Semiconductor supply constraints may be resolved by second-half 2021

IHS Markit estimates semiconductor suppliers should be able to absorb the demand by second half of 2021.

By Shahkar Abidi calendar 05 Jan 2021 Views icon32902 Views Share - Share to Facebook Share to Twitter Share to LinkedIn Share to Whatsapp

The auto industry’s recovery in the third and fourth quarters of 2020 has begun to put some signs of stress on the supply chain. IHS Markit estimates that the demand for semiconductors in the final quarter of 2020 increased at a stronger-than-expected rate. However, the estimates also indicate that semiconductor suppliers should be able to absorb the demand based on the light vehicle production forecast over the course of 2021, especially the second half.

> **Study material**
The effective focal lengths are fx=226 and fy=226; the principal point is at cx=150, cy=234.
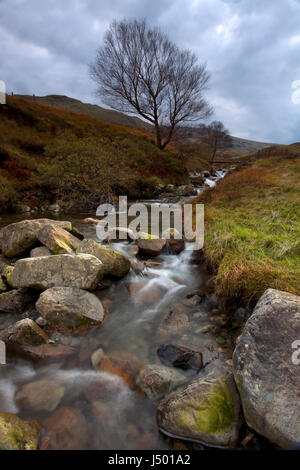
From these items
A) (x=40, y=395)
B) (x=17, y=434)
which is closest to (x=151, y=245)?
(x=40, y=395)

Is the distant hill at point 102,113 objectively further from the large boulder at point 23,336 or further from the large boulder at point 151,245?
the large boulder at point 23,336

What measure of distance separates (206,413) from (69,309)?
226 centimetres

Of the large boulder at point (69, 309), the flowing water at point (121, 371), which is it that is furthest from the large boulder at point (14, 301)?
the large boulder at point (69, 309)

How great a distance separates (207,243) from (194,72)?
79.2 ft

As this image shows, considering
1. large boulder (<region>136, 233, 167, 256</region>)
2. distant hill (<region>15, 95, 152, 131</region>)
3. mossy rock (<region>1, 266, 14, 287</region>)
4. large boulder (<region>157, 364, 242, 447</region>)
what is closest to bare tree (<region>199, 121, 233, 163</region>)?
distant hill (<region>15, 95, 152, 131</region>)

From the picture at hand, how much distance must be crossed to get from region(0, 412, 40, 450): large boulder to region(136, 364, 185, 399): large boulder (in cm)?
110

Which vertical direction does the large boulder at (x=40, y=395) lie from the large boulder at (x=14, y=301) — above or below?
below

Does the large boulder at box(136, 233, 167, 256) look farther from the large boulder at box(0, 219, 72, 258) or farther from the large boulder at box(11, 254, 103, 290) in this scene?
the large boulder at box(0, 219, 72, 258)

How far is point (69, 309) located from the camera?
3.43m

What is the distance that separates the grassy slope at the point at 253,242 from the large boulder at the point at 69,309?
2.12m

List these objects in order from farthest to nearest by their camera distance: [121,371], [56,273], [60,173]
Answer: [60,173]
[56,273]
[121,371]

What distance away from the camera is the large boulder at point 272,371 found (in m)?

> **Task description**
Continue the article on semiconductor supply constraints in the auto industry, starting after its last sentence.

> **Output**
Phil Amsrud, a senior principal analyst with IHS Markit said, “with Intel’s historic order with Taiwan Semiconductor Manufacturing Company (TSMC) before the automotive recovery began taking shape, coupled that with automotive customers having to share the highest priorities with other segments, it appears that the first half of 2021 will be a difficult period for the industry.” He further elaborates that, “The challenges will remain until lead times begin to decrease to less than 26 weeks and become in line with the usual 12–16 weeks for MCUs [microcontrollers] and SoCs.”

Despite lead time significantly increasing, there are likely to be only a few anecdotal episodes of shortages on high-demand vehicles such as pickup trucks in the US and not industry-wide disruptions. In an opportunity to overcome the supply issues, suppliers are also looking to lock down longer commitments from customers, which would provide long-term visibility for capacity planning and minimize risk of suppliers being stuck building risk inventory.

With industries opening up in the last couple of months and automotive demand increasing, there are signs of disruption in the supply chain. Recently, key suppliers and OEMs suggested the shortage of semiconductors could affect vehicle production in the world’s biggest vehicle market, mainland China. Top chipmakers have also acknowledged this shortage, and price increases may result. These chips are primarily used in Electronic Stability Program (ESP) and engine control units (ECUs).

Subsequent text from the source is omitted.